If the liberal party really obtains full control of the councils of the Church, then no evangelical Christian can continue to support the Church’s work. If a man believes that salvation from sin comes only through the atoning death of Jesus then he cannot support by his gifts and by his presence a propaganda which is intended to produce an exactly opposite impression. To do so would mean the most terrible bloodguiltiness which it is possible to conceive. If the liberal party, therefore, really obtains control of the Church, evangelical Christians must be prepared to withdraw no matter what it costs. Our Lord has died for us, and surely we must not deny Him for favor of men.4

Leaving is Not an Admission of Defeat

The stay-and-fight mindset assumes that to leave would be to stop fighting or to admit defeat. This is not the case at all. But what this mindset also assumes is that those who remain true to authentic Biblical Christianity must attempt to conduct whatever “fight” they can, under the corrupt authority of a church or denomination where men who are the enemies of the Gospel hold sway.

Leaving Doesn’t Constitute Schism — Staying Does

Some who hold the stay-and-fight position contend that leaving their church under any circumstances would constitute schism. Machen in his time strongly opposed such thinking. He believed that

separation from a Church could be countenanced only if it was demonstrated that that organization had abandoned the authority of the Word of God for another authority, only, that is, if it proved thereby that it was not really a Church of Jesus Christ. Under such circumstances, however, it would virtually be an act of schism to remain, for then one would be separating oneself from the true Church of Jesus Christ.5

Machen understood that separation from apostasy is not schism, but that remaining in a church that has departed from the faith is itself an act of schism, and aids and abets the lie that such a body is still a true church of Christ.

Therefore say to the house of Israel, “Thus says the Lord God: ‘Repent, turn away from your idols, and turn your faces away from all your abominations. For anyone of the house of Israel, or of the strangers who dwell in Israel, who separates himself from Me and sets up his idols in his heart and puts before him what causes him to stumble into iniquity…I the Lord will answer him by Myself. I will set My face against that man…’ ” (Ezekiel 14:6-8).

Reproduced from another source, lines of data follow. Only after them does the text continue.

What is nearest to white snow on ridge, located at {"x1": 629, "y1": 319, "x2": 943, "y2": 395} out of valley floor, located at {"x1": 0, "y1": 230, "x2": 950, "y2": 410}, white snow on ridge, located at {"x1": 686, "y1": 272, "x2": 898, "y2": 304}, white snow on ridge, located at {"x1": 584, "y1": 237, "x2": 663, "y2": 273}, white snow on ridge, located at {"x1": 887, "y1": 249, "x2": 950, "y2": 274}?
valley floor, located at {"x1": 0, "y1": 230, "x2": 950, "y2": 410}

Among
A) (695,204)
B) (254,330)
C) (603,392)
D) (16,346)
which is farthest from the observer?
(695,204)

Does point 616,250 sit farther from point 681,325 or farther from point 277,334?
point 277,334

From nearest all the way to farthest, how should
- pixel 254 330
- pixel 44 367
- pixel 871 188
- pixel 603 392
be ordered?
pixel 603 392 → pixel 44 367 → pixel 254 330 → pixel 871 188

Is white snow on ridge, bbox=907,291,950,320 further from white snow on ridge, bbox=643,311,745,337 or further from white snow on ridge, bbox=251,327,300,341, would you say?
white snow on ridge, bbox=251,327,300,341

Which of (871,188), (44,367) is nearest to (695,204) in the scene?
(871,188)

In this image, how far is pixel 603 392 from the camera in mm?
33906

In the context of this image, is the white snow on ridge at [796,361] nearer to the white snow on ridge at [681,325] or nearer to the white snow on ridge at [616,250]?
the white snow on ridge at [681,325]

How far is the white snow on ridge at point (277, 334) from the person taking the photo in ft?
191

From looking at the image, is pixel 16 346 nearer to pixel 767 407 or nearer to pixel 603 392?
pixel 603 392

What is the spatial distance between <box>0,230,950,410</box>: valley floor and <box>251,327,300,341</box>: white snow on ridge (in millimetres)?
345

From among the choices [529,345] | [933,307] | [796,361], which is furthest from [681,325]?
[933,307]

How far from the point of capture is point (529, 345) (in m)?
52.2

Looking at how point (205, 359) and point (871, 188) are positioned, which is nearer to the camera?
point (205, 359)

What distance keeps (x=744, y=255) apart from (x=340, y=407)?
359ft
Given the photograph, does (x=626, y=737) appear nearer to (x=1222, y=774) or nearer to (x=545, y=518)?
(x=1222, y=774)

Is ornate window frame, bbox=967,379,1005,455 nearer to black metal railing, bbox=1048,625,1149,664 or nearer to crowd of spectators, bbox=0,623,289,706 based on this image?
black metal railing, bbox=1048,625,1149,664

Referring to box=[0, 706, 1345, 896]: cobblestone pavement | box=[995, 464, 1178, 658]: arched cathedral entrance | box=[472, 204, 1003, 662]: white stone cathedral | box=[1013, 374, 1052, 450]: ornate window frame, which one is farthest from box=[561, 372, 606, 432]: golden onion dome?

Next: Who Has the Right to Call False Teaching Heresy?

References:

1. Material in this article is adapted from Christianity and Neo-Liberalism by Paul M. Elliott (The Trinity Foundation, 2005), pages 353-355.

2. Sad to say, the seminary that Machen founded in the 1920s, Westminster in Philadelphia, had by the late 1970s descended into apostasy. The mission board he founded during the same period, The Independent Board for Presbyterian Foreign Missions, has remained true to the Gospel to this day.

3. Machen was one of the founders of the Orthodox Presbyterian Church in 1936. He died at age 55 of pneumonia due to overwork just six months after the OPC was founded. In the decades since, the OPC has descended into apostasy, as documented in Christianity and Neo-Liberalism and several other books. It is my own opinion that Machen waited longer than he should have to leave, since his course was obvious by the early 1920s.

4. J. Gresham Machen, Christianity and Liberalism (Grand Rapids, Michigan: Wm. B. Eerdmans Co., 1923), page 166.

5. Ned B. Stonehouse, J. Gresham Machen: A Biographical Memoir (Grand Rapids, Michigan: Wm. B. Eerdmans, 1954), page 494.